Input data -
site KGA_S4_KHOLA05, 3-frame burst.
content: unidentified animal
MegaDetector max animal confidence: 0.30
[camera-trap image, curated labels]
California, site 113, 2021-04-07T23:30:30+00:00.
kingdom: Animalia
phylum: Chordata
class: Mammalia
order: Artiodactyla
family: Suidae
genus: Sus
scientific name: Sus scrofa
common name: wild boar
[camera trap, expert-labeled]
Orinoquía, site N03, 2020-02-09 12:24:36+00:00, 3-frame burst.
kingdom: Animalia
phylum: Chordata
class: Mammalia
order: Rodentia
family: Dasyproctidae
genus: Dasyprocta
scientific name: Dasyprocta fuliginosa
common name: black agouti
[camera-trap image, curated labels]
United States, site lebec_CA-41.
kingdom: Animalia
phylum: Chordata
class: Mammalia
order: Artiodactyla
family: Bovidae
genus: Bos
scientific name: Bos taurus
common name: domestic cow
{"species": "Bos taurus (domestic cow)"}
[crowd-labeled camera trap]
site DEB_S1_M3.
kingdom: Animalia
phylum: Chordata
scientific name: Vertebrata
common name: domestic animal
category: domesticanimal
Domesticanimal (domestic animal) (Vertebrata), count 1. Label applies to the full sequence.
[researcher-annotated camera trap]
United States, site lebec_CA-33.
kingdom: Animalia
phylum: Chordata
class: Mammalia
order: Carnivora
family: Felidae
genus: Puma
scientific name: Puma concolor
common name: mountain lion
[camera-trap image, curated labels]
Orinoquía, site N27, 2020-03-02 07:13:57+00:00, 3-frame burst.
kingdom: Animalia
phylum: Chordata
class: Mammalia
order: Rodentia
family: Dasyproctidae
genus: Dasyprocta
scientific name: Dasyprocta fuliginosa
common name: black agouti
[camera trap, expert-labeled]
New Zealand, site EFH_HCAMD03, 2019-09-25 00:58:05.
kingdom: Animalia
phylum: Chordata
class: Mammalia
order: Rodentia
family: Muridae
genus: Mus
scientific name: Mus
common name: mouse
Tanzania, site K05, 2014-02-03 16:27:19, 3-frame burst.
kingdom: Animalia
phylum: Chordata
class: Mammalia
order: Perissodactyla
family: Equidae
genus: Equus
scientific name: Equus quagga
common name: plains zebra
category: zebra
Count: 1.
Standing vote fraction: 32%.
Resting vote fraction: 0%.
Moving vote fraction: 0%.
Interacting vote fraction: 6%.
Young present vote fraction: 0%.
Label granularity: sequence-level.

Task statement - Write out each entry once more, exactly as it was given.

Problem solution -
site KGA_S4_KHOLA05, 3-frame burst.
content: unidentified animal
MegaDetector max animal confidence: 0.30
[camera-trap image, curated labels]
California, site 113, 2021-04-07T23:30:30+00:00.
kingdom: Animalia
phylum: Chordata
class: Mammalia
order: Artiodactyla
family: Suidae
genus: Sus
scientific name: Sus scrofa
common name: wild boar
[camera trap, expert-labeled]
Orinoquía, site N03, 2020-02-09 12:24:36+00:00, 3-frame burst.
kingdom: Animalia
phylum: Chordata
class: Mammalia
order: Rodentia
family: Dasyproctidae
genus: Dasyprocta
scientific name: Dasyprocta fuliginosa
common name: black agouti
[camera-trap image, curated labels]
United States, site lebec_CA-41.
kingdom: Animalia
phylum: Chordata
class: Mammalia
order: Artiodactyla
family: Bovidae
genus: Bos
scientific name: Bos taurus
common name: domestic cow
{"species": "Bos taurus (domestic cow)"}
[crowd-labeled camera trap]
site DEB_S1_M3.
kingdom: Animalia
phylum: Chordata
scientific name: Vertebrata
common name: domestic animal
category: domesticanimal
Domesticanimal (domestic animal) (Vertebrata), count 1. Label applies to the full sequence.
[researcher-annotated camera trap]
United States, site lebec_CA-33.
kingdom: Animalia
phylum: Chordata
class: Mammalia
order: Carnivora
family: Felidae
genus: Puma
scientific name: Puma concolor
common name: mountain lion
[camera-trap image, curated labels]
Orinoquía, site N27, 2020-03-02 07:13:57+00:00, 3-frame burst.
kingdom: Animalia
phylum: Chordata
class: Mammalia
order: Rodentia
family: Dasyproctidae
genus: Dasyprocta
scientific name: Dasyprocta fuliginosa
common name: black agouti
[camera trap, expert-labeled]
New Zealand, site EFH_HCAMD03, 2019-09-25 00:58:05.
kingdom: Animalia
phylum: Chordata
class: Mammalia
order: Rodentia
family: Muridae
genus: Mus
scientific name: Mus
common name: mouse
Tanzania, site K05, 2014-02-03 16:27:19, 3-frame burst.
kingdom: Animalia
phylum: Chordata
class: Mammalia
order: Perissodactyla
family: Equidae
genus: Equus
scientific name: Equus quagga
common name: plains zebra
category: zebra
Count: 1.
Standing vote fraction: 32%.
Resting vote fraction: 0%.
Moving vote fraction: 0%.
Interacting vote fraction: 6%.
Young present vote fraction: 0%.
Label granularity: sequence-level.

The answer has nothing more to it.